I'm a 10 handicap and am currently playing ping s59 irons and have been for 2 years. I'm looking to improve my game and I am thinking of switching to a cb iron for more forgiveness. I play a draw and am looking for something with a low offset close to my pings but in a cb. What cb on the market do you think will fit my needs? I was looking at the TM r7 irons but I'm open to any suggestions.


----------



## mkoreiwo (Jan 8, 2007)

I have the r7 and love them. My game is not near your level, but there are many good players who will echo that the r7 is a great iron. Stronger lofted than most so you will gain yardage with each club. I would also suggest trying the Mizuno MX-25... If you're a good ball striker you may really fall for these.


----------



## zaphod (Jan 3, 2007)

How much $$$ do you want to spend??? New or used???? Forged or not.

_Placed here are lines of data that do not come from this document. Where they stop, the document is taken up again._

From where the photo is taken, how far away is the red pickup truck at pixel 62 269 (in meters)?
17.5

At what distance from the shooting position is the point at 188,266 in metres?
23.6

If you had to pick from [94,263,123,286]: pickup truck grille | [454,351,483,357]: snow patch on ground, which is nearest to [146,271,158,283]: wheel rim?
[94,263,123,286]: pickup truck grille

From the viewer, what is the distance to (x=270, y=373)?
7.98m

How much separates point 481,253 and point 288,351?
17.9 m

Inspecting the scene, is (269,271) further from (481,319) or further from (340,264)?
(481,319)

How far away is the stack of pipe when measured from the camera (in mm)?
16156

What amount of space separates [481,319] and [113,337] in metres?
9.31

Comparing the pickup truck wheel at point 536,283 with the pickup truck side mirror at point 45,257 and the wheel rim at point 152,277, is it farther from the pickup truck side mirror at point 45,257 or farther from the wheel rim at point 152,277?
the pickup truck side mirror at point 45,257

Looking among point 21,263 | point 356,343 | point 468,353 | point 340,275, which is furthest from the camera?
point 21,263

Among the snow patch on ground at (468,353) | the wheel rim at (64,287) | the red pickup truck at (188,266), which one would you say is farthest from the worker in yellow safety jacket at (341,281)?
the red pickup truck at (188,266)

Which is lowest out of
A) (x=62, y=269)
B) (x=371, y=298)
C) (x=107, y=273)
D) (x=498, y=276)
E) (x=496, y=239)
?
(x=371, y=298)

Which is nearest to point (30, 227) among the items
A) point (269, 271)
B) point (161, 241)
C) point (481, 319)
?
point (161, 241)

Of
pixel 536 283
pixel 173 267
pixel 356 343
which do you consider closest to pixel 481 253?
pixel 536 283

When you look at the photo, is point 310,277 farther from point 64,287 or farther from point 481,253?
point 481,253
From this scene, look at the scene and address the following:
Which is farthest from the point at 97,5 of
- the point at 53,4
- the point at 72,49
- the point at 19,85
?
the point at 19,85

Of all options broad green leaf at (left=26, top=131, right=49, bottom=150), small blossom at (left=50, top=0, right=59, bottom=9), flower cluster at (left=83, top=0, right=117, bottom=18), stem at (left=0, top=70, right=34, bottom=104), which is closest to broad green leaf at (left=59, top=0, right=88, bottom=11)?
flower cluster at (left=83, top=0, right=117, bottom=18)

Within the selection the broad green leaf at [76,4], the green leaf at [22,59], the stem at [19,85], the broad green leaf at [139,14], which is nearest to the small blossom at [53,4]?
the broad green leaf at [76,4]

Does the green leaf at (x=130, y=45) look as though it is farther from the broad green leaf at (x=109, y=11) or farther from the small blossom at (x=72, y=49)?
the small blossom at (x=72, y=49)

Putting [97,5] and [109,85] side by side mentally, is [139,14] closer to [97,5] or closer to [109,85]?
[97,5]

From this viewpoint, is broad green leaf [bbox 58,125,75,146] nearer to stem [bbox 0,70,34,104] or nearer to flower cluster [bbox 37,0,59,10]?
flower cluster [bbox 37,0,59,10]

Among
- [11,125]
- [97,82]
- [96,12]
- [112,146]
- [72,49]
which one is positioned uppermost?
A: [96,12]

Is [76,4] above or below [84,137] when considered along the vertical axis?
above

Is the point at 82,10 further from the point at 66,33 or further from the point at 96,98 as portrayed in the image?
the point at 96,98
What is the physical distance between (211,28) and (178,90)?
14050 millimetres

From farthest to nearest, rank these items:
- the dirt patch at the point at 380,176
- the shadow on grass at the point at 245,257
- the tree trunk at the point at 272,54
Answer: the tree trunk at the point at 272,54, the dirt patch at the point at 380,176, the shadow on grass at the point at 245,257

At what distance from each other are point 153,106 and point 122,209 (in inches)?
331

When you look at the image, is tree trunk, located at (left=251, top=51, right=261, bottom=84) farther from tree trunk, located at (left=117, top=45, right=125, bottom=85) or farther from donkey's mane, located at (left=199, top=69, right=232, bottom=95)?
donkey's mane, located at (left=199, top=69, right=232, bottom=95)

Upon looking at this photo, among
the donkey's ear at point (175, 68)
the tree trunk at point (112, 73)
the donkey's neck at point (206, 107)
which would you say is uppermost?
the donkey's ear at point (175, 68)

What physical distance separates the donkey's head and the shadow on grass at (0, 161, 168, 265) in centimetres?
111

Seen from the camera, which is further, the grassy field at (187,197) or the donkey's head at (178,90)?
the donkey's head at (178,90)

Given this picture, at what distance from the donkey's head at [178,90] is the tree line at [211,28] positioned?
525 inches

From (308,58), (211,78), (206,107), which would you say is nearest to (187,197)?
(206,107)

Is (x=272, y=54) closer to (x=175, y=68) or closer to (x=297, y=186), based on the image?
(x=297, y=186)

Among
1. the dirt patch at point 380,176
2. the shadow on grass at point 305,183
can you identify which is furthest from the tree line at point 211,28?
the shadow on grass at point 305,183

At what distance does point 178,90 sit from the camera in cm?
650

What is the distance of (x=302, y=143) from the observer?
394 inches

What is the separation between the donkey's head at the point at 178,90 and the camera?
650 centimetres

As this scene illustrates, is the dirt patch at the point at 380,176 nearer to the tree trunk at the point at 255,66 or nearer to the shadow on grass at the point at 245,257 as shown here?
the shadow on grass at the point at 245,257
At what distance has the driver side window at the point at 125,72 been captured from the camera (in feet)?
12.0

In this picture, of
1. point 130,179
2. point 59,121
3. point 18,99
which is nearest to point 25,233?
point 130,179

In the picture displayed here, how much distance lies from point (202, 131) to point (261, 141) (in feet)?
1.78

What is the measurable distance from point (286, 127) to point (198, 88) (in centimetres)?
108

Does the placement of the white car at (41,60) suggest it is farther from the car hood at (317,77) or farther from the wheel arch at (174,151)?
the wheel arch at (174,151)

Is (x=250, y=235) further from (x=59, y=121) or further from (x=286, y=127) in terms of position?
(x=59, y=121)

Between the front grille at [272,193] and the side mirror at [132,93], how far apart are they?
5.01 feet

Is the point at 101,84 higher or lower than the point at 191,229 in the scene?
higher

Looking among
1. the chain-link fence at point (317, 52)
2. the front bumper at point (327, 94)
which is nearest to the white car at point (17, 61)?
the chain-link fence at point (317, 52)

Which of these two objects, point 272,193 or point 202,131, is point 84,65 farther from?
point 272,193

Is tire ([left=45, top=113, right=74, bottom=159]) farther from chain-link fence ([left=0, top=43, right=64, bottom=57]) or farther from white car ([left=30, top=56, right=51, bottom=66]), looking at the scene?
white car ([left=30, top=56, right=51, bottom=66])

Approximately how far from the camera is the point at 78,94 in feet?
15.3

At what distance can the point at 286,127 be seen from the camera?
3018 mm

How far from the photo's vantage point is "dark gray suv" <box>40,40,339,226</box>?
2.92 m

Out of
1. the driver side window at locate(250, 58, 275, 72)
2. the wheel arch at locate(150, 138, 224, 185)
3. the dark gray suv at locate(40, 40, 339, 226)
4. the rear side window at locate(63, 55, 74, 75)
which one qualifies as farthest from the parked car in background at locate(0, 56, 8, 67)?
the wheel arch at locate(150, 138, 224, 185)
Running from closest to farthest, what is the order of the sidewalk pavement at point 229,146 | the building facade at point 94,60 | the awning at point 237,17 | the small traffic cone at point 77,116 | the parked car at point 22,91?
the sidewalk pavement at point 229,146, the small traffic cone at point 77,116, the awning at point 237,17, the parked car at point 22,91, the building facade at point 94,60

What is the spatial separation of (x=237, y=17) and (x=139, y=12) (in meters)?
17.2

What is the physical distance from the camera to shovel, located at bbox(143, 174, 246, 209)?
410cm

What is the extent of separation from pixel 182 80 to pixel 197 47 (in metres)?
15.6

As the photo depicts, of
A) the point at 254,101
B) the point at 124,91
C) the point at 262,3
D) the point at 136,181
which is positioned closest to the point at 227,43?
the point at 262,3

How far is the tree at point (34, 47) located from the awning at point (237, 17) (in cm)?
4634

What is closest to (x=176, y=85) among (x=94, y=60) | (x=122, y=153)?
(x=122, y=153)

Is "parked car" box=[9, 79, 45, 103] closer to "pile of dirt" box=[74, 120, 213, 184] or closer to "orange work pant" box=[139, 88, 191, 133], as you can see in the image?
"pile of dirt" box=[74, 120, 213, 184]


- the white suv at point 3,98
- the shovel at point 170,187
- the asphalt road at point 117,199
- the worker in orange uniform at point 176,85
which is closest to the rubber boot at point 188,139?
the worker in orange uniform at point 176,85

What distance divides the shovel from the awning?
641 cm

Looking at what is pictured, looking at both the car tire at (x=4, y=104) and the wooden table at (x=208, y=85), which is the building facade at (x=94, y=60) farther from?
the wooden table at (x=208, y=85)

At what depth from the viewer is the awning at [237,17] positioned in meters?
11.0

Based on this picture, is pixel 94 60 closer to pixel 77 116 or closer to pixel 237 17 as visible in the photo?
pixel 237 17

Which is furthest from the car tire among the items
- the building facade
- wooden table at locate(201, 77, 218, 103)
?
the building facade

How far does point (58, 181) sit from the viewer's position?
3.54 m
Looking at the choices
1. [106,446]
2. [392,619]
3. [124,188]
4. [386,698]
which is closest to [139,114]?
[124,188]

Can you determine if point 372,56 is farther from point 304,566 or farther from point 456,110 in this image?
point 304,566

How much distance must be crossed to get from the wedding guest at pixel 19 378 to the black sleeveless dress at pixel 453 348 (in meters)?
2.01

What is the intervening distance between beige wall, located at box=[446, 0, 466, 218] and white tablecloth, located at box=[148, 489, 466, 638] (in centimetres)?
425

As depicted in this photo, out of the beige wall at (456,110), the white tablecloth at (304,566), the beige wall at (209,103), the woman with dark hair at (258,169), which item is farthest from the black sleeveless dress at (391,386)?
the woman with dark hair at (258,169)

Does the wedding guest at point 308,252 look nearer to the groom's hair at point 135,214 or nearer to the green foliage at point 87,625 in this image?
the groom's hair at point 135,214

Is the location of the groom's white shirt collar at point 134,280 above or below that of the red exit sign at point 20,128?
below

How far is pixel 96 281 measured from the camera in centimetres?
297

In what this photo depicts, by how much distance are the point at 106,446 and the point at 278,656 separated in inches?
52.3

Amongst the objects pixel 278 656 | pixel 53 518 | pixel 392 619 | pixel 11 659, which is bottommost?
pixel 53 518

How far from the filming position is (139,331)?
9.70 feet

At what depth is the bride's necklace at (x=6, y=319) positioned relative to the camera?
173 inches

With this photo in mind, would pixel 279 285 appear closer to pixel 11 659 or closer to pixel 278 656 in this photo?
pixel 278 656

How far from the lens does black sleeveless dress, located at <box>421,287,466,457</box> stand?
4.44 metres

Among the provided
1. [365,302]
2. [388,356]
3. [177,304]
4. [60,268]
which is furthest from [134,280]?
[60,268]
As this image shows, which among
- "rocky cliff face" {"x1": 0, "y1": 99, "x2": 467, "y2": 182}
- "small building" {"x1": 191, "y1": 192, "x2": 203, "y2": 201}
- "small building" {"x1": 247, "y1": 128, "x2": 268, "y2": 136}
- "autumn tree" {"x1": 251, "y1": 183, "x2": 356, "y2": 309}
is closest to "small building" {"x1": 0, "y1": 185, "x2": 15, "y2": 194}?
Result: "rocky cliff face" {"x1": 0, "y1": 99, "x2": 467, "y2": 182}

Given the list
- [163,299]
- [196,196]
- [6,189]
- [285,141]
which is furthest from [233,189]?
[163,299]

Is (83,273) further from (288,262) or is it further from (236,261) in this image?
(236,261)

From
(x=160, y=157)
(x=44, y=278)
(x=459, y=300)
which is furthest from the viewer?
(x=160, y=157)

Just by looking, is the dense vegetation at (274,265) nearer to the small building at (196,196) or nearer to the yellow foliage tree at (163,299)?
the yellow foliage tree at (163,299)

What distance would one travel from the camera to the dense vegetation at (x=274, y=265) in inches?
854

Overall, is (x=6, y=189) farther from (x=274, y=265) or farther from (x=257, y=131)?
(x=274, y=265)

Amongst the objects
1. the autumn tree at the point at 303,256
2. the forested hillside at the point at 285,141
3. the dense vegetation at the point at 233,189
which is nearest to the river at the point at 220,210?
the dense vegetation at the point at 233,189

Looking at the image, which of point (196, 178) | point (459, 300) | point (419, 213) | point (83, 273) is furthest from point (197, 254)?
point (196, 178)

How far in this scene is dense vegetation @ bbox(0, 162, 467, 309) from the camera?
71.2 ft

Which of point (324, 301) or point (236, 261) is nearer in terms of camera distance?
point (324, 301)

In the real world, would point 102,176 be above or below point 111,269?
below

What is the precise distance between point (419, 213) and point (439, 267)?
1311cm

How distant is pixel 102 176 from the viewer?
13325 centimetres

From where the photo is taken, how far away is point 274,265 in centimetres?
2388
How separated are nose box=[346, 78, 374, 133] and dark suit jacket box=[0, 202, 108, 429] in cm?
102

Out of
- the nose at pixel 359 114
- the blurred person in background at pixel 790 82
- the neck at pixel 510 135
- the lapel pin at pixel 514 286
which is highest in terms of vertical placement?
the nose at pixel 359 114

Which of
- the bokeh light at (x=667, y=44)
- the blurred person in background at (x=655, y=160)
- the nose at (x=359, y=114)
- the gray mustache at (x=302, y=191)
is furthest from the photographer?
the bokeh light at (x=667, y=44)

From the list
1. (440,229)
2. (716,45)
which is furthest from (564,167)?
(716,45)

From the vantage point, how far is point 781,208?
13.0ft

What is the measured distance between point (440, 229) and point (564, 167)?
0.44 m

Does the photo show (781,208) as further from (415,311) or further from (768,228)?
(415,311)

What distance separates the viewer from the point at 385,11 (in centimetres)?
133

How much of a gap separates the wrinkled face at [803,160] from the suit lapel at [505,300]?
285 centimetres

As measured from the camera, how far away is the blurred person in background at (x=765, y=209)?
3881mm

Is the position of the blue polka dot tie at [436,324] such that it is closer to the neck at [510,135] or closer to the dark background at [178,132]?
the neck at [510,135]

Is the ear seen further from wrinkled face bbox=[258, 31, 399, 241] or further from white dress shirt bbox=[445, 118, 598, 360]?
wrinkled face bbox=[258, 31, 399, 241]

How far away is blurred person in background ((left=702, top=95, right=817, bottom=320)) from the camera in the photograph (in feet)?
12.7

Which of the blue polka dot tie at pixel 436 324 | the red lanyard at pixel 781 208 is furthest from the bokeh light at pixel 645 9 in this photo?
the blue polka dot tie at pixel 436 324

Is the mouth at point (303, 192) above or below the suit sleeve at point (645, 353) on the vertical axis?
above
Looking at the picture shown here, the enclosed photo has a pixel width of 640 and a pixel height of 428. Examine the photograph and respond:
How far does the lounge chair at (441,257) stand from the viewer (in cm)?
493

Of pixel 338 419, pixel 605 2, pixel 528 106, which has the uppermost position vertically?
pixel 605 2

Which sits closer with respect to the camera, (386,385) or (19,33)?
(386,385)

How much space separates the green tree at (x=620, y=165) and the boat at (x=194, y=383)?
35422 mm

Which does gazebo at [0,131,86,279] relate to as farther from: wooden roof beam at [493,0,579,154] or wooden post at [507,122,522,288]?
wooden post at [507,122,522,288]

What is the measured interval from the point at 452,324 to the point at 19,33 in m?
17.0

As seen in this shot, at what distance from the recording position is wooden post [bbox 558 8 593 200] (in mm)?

Mizzy MX-23 or 25 good choices. Forged and CB. Less $$ Callaway x-14 and newer good clubs depending on the shaft.
How about adding hybrids to replace the 3-5 irons????
good luck


----------



## Livingthelife (Mar 19, 2007)

I'm not worried about $$. I tried both the mx-25 and nike cci irons today and I liked the way the nike irons felt. The offset on the TM and Mizuno was a little too much. But i also like the callaway x-20 tour. I don't really like hybrids, I have a cleveland halo 2i and I can hit my ping s59 3 iron just as far although the trajectory is much higher on the hybrid.


----------



## fitz-uk (Apr 28, 2006)

If you want to come away from CB you can always look at the mizuno mp32s (muscle backs) or mp60s which are essentially the same clubs but with a traditional cb.

Obviously I am biased, because I use them, but even so I would heartily recommend trying them before you commit anywhere else.


----------